I’m so honored that you tried making these muffins Steffanie! That sounds really disappointing and not like how these muffins should turn out at all, so I’d love to help figure out what went wrong. 🙂 Did you make any modifications to the recipe, including those listed in the Notes section? Did you use the same liquid vanilla stevia that I did and linked to in the Ingredients list and Notes section? (My links are the pink-colored text!) Was it just the flavor that was off (I’m assuming they weren’t sweet, if you compared them to cardboard!), or was the texture off as well?
I know I just asked a LOT of questions, but once I know your answers to all of them, I’ll have a much better idea of what could’ve caused the issues you experienced!
I made these muffins several times. I like that they are so low calories and they taste very yummy!
I’m SO honored that you’ve made these multiple times Joan! That’s the best kind of compliment, and I truly appreciate you taking the time to let me know. Hearing that made my day — thank you so much!! 🙂
They were so good! I had to sub in coconut sugar instead of vanilla stevia because I didn’t have any, but they were still wonderful!
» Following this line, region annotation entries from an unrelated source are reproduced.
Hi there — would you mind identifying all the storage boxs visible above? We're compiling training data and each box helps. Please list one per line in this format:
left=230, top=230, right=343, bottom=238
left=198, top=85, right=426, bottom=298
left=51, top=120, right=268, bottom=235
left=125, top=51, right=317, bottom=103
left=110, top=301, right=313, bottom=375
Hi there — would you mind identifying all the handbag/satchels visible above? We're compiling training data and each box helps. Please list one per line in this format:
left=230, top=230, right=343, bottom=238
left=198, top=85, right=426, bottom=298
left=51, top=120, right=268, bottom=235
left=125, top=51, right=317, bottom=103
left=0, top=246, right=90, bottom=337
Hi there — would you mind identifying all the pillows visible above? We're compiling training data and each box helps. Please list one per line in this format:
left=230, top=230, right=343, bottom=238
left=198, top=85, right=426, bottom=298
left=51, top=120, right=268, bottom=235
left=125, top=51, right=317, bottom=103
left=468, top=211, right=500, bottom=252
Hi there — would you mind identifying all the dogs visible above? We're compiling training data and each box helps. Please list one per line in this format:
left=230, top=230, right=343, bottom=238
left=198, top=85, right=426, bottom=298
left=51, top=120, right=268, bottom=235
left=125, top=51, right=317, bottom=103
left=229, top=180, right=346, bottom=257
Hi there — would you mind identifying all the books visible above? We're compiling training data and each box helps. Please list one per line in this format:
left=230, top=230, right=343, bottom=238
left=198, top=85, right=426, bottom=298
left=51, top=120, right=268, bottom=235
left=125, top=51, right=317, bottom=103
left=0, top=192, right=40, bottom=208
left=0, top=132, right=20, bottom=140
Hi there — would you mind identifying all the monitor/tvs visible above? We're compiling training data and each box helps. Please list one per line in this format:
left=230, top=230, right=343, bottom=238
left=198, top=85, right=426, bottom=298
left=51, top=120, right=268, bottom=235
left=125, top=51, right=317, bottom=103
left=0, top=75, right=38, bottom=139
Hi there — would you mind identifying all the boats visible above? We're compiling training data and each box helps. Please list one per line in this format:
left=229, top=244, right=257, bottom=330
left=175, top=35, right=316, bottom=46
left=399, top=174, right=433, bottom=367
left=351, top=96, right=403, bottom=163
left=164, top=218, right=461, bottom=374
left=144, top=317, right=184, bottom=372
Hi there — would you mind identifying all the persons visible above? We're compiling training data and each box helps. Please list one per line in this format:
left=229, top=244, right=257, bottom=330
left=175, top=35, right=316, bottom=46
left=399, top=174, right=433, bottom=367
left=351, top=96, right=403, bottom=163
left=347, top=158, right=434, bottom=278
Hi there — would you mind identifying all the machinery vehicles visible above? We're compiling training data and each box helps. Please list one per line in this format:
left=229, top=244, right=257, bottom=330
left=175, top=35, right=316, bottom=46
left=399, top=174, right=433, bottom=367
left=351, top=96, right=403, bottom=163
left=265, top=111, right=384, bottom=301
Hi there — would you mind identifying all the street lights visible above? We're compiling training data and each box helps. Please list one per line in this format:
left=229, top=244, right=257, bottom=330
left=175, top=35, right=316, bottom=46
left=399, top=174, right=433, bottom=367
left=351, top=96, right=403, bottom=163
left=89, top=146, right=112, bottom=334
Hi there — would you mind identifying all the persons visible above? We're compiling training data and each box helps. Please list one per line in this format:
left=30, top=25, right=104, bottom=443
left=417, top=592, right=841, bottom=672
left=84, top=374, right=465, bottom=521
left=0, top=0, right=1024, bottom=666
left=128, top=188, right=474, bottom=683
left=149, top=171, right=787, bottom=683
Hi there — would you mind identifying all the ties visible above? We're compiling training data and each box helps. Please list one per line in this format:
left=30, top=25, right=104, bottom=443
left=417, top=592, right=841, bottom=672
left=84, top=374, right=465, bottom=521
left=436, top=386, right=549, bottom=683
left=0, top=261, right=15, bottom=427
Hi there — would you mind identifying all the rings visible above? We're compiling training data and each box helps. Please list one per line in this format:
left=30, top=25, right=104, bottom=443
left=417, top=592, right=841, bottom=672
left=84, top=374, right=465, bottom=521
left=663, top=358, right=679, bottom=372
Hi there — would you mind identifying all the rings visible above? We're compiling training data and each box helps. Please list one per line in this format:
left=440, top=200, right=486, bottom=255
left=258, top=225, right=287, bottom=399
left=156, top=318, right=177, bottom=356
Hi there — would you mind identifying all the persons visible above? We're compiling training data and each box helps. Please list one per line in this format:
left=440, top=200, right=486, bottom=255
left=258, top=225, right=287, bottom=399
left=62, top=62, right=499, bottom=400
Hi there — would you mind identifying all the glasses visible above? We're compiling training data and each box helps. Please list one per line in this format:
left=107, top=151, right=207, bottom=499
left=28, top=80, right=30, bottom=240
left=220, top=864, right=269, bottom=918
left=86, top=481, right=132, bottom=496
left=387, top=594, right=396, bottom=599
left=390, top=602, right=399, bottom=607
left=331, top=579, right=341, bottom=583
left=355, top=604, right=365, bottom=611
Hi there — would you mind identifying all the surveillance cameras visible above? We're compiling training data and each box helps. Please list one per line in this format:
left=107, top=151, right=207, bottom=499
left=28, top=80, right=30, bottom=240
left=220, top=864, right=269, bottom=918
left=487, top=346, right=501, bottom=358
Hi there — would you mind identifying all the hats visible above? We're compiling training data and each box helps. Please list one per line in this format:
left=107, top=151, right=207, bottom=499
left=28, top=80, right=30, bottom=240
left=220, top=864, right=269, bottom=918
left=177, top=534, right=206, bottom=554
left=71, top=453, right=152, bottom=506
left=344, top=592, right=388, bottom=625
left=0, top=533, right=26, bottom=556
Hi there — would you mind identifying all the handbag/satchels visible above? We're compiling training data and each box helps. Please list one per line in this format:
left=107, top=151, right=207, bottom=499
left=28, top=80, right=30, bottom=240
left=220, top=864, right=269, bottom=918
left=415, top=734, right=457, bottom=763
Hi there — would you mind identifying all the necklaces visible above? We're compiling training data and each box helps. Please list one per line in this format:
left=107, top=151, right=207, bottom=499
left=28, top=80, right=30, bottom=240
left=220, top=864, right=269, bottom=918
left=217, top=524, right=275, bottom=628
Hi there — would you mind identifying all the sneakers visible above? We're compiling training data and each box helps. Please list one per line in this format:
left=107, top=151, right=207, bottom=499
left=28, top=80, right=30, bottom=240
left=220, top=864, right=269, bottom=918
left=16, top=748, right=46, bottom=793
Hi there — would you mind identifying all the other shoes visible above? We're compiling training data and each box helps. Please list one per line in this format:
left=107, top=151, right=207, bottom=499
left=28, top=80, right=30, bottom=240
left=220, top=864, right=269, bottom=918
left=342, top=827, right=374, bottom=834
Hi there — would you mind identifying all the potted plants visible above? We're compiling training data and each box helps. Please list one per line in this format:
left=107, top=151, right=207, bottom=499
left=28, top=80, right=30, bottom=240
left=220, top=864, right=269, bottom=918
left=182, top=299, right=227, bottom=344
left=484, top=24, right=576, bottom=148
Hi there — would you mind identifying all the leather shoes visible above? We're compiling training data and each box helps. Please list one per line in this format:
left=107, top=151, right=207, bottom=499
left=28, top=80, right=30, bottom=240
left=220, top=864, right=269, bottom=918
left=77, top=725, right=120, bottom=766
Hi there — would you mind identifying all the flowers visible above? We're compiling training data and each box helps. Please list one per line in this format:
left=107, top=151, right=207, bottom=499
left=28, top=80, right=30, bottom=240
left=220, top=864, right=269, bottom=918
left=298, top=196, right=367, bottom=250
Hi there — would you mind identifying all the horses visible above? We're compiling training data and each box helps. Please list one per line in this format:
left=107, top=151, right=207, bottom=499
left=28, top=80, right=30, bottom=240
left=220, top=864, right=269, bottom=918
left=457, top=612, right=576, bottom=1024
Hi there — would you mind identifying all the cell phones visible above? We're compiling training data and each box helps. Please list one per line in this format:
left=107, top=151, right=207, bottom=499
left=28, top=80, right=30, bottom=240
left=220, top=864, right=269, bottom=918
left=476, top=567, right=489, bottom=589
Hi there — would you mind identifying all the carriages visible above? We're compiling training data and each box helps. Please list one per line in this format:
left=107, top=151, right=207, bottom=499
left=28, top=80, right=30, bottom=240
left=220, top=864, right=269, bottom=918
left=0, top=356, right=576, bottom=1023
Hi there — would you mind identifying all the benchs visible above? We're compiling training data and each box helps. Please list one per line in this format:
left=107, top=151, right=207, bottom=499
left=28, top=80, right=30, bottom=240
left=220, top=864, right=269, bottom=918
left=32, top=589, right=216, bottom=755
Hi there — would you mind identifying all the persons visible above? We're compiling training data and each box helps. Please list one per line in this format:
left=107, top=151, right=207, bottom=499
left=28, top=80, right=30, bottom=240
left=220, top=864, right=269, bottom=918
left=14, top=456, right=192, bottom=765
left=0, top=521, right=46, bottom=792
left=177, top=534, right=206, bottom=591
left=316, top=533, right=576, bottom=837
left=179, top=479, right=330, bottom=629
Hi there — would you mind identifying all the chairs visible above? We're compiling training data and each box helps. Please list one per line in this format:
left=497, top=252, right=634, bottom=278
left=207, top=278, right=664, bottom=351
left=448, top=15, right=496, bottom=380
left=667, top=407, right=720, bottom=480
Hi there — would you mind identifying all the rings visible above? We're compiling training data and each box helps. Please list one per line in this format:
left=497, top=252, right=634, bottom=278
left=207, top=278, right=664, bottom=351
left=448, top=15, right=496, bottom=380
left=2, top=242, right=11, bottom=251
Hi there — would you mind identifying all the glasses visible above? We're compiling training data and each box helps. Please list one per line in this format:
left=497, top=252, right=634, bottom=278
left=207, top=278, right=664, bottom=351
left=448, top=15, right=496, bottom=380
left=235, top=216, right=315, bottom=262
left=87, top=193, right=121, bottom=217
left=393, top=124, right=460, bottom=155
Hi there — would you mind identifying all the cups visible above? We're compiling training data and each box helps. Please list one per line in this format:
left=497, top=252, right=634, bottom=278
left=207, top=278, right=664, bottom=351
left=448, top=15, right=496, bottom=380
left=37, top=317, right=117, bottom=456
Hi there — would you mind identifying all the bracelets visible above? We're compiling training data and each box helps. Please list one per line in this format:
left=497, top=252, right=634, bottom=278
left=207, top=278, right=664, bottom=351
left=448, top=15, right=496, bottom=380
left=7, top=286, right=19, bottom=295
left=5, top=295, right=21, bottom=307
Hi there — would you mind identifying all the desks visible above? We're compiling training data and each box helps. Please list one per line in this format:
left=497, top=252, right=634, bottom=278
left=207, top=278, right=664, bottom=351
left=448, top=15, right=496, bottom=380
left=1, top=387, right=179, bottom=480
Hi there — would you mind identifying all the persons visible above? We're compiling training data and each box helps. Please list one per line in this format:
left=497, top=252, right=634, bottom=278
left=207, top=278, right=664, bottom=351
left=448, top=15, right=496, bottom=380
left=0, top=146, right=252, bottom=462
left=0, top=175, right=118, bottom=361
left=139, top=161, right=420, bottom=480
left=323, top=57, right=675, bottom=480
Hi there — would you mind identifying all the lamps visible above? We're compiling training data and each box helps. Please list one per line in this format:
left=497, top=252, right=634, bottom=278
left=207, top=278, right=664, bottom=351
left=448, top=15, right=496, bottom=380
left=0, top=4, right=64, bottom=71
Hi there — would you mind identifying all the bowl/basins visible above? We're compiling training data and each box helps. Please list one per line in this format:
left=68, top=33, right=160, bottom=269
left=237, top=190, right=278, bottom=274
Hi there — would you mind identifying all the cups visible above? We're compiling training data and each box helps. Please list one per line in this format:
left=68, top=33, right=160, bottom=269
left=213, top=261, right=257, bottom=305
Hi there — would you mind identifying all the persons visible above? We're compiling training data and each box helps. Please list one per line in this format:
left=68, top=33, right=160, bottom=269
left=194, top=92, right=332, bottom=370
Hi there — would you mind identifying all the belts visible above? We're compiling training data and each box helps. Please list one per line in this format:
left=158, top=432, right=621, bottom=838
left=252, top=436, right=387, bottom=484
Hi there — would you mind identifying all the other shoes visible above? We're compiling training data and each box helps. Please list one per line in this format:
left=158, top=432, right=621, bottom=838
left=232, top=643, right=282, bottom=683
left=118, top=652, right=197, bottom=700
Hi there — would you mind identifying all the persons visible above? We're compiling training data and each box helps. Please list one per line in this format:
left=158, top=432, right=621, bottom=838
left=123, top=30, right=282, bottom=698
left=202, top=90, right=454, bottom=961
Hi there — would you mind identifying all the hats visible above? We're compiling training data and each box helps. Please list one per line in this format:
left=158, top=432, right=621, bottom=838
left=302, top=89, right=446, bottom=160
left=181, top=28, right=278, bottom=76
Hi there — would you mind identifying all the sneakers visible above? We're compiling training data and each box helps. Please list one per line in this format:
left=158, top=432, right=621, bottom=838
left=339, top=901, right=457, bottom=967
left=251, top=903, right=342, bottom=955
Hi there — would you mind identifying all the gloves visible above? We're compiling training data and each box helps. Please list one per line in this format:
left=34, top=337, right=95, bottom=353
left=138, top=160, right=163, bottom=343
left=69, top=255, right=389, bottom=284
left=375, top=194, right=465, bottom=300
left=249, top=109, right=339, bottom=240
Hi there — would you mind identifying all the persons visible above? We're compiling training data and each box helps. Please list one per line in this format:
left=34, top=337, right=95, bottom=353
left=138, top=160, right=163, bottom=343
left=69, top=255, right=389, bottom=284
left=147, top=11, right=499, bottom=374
Next time I think I would also add in a little bit of maple syrup as well as I believe this would greatly compliment the other flavors as well. They are also very fillings, so they make for a wonderful snack!
I’m so glad you enjoyed these muffins Macey! I’m honored that you think you’ll make them again too. Thank you for taking the time to let me know — that truly means a lot! 🙂
Hi Amy,
Just came across your wonderful resipes and rave reviews. Quick question:
What can I subsitute for the Agave? Does it have to be liquid like Agave? Can I use something like honey?
The recipe I want to try is the overnight blueberry pie recipe with oats.
You’re a gem!
Thanks!
I’m honored that you’d like to try my recipe, Marcia! Yes, honey would work perfectly as a substitute for agave, as would pure maple syrup. They all have a very similar consistency and sweetness level, so they’re usually interchangeable in my recipes! 🙂 I can’t wait to hear what you think of my blueberry pie protein overnight oats recipe, if you end up making it!
Can I use oat flour for the flour in this ?
I just made these yesterday as I’ve been having gallbladder issues and needed a low fat recipe. I used oatmeal flour, oatmeal yogurt, olive oil and applesauce. I didn’t have vanilla stevia. I’m very pleased with how they turned out. Thanks for your recipe!! I’ll be pinning this one and making them again.
I’m thrilled that you enjoyed these muffins, Deb! That’s the best kind of compliment, if you’d give the recipe 5 stars and already think you’ll make them again. I’m really honored — thank you for taking the time to let me know! 🙂 I hope you’re feeling better and more like yourself soon too. Sending lots of well wishes your way!